Project 5 - Autograder Feedback

This project is OPTIONAL and will only help your grade in the project category

Objectives:

Apply dynamic programming concepts
Contribute to a real-world project

Background

Autograders allows students to submit their code and receive immediate feedback of how it was evaluated using test cases. Autograders, such as codePost.io, can evaluate submissions based on exact matching (every character needs to match an answer key), flexible matching (every character needs to match an answer key, but spaces and/or capitalization are ignored), with regular expressions or with a (shell) script. When autograders use regular expressions (also know as regex) for evaluation, they are looking for patterns in the user's submission.

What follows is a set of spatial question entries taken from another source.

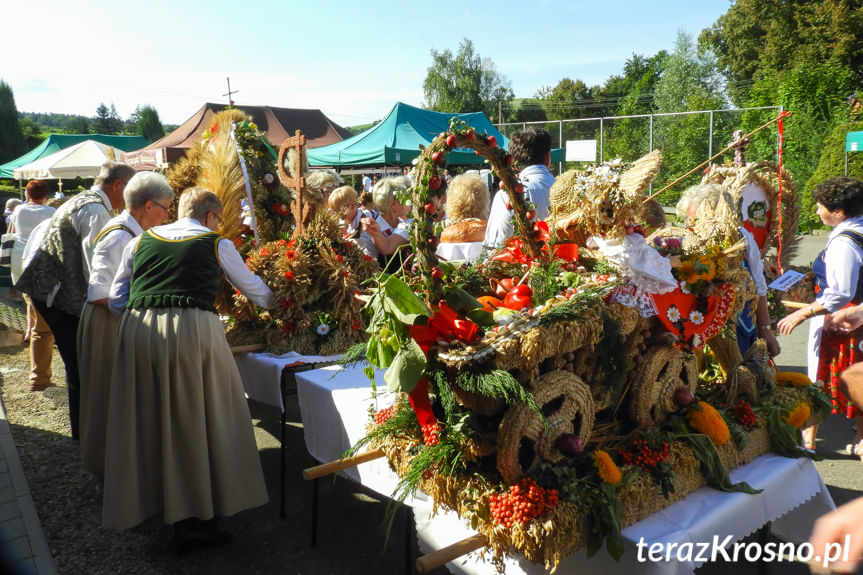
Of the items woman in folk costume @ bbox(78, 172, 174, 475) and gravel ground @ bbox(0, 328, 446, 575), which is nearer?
gravel ground @ bbox(0, 328, 446, 575)

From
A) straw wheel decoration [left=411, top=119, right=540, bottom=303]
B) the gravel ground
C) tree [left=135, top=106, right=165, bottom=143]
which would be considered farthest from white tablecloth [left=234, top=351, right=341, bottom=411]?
tree [left=135, top=106, right=165, bottom=143]

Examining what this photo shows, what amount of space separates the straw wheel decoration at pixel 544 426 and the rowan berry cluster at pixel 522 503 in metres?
0.06

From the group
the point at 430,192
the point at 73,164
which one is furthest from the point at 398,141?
the point at 430,192

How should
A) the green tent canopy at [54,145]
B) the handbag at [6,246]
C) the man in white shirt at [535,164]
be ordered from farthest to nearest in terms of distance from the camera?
1. the green tent canopy at [54,145]
2. the handbag at [6,246]
3. the man in white shirt at [535,164]

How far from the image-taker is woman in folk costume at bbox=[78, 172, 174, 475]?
11.4ft

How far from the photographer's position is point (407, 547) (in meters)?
2.57

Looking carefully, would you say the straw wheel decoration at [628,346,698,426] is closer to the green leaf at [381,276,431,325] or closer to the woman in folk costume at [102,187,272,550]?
the green leaf at [381,276,431,325]

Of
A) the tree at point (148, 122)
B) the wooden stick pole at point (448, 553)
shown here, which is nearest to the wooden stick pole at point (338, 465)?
the wooden stick pole at point (448, 553)

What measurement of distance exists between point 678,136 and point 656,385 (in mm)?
16766

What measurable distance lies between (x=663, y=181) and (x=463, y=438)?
56.0ft

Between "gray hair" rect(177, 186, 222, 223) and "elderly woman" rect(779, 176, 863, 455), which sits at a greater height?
"gray hair" rect(177, 186, 222, 223)

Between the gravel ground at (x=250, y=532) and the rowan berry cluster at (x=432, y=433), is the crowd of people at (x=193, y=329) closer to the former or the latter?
the gravel ground at (x=250, y=532)

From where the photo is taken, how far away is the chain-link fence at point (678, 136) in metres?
16.0

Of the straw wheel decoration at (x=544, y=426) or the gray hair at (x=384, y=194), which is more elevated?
the gray hair at (x=384, y=194)
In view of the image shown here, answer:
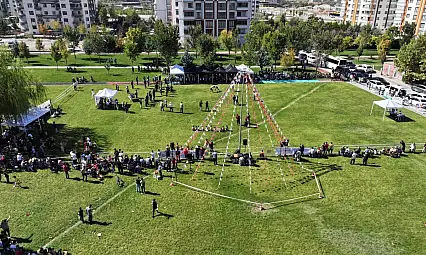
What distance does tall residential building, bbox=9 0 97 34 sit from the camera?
103312mm

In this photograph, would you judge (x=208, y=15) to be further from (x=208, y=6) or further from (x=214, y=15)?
(x=208, y=6)

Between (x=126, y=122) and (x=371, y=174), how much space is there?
22.9m

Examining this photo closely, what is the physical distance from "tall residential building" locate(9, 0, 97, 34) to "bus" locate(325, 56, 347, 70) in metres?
83.1

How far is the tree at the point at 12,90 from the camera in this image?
2623 cm

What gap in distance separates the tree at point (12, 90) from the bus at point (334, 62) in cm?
4942

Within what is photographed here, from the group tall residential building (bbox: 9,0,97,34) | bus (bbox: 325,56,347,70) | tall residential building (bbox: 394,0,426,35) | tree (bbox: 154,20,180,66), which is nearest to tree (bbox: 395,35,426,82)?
bus (bbox: 325,56,347,70)

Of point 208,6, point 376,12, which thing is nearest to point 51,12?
point 208,6

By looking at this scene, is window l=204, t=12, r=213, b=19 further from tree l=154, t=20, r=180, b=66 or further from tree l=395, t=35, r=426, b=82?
tree l=395, t=35, r=426, b=82

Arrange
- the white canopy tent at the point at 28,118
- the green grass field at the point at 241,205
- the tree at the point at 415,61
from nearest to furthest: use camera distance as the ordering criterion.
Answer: the green grass field at the point at 241,205 < the white canopy tent at the point at 28,118 < the tree at the point at 415,61

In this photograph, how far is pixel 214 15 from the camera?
86250 mm

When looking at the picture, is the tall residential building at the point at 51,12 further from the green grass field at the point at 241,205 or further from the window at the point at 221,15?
the green grass field at the point at 241,205

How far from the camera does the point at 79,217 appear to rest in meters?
18.6

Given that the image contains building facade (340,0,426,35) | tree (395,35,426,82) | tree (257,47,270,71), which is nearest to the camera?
tree (395,35,426,82)

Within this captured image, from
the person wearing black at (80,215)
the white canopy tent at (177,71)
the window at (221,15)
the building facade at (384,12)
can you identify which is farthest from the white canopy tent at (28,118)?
the building facade at (384,12)
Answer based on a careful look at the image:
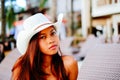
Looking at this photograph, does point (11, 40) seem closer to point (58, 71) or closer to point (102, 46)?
point (58, 71)

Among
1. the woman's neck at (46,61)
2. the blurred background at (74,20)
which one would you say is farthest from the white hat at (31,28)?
the blurred background at (74,20)

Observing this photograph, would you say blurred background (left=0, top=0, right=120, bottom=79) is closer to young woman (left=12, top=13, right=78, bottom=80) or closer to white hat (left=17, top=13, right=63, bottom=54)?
young woman (left=12, top=13, right=78, bottom=80)

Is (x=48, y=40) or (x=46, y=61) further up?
(x=48, y=40)

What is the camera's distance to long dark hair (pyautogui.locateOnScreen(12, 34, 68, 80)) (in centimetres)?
184

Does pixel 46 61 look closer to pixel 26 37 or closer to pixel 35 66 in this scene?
pixel 35 66

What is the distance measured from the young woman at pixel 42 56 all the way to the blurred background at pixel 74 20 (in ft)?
0.70

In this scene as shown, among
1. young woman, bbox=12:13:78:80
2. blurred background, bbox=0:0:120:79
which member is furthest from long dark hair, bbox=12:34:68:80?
blurred background, bbox=0:0:120:79

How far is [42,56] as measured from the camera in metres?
1.88

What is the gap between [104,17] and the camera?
2.22m

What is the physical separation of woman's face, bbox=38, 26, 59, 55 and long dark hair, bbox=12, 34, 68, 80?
33 mm

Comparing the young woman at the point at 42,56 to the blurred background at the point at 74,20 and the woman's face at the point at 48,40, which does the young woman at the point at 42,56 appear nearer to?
the woman's face at the point at 48,40

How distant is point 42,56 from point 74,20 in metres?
0.86

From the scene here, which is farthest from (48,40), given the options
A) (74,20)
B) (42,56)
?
(74,20)

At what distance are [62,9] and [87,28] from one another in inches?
11.8
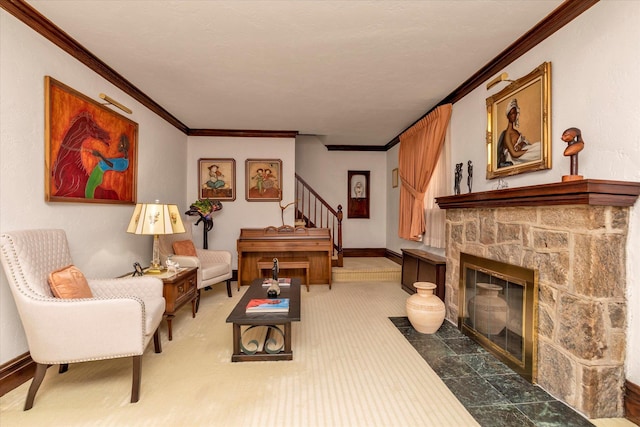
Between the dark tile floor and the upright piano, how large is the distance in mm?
2191

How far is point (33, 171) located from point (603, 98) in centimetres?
394

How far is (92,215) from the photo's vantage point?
9.38 feet

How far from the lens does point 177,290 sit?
288 centimetres

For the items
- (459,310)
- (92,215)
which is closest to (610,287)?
(459,310)

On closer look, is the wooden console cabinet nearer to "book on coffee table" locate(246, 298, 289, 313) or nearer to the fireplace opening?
the fireplace opening

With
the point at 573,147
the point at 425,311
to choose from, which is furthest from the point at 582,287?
the point at 425,311

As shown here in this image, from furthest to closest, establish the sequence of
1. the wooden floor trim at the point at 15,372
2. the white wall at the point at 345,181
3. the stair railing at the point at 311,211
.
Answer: the white wall at the point at 345,181
the stair railing at the point at 311,211
the wooden floor trim at the point at 15,372

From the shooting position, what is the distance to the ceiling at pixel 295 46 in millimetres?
2090

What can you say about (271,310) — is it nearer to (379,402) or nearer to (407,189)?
(379,402)

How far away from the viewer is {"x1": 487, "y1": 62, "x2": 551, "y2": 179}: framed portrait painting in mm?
2316

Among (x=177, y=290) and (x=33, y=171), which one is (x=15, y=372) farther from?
(x=33, y=171)

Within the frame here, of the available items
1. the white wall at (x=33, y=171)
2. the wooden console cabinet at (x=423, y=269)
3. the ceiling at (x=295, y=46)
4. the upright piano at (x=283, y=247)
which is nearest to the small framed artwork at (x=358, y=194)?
the upright piano at (x=283, y=247)

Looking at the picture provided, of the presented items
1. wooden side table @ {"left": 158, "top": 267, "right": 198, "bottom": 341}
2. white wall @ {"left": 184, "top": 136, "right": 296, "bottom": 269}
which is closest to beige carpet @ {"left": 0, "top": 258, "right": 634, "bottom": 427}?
A: wooden side table @ {"left": 158, "top": 267, "right": 198, "bottom": 341}

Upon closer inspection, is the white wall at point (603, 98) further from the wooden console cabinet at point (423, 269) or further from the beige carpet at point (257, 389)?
the wooden console cabinet at point (423, 269)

This can allow for more flexible evaluation, but computer science students (especially introductory students) are often confused and/or overwhelmed by the regular expressions.

Over the last two years, I have, along with some students, developed a (greedy) algorithm to provide feedback that is intended to help students identify what is not right in the output. This project is available on github.com at https://github.com/hyrumcarroll/RefinedFeedback/blob/main/ with both a Java and a Python implementation. The current algorithm for identifying matches is a greedy algorithm that, "Finds the indices of the first non-overlapping match in the supplied text for each regex in" a supplied list of regular expressions. This algorithm is implemented in the getMatchingIndices method in the project. Currently, given the following regular expressions:

"account manager", "Checking", "balance", "checking123", "690\\.68", "(check|number)", "\\b2124\\b", "Savings", "balance", "savings124", "\\b1,?122.00\\b", "APR", "\\b1\\.0\\b", "Thank"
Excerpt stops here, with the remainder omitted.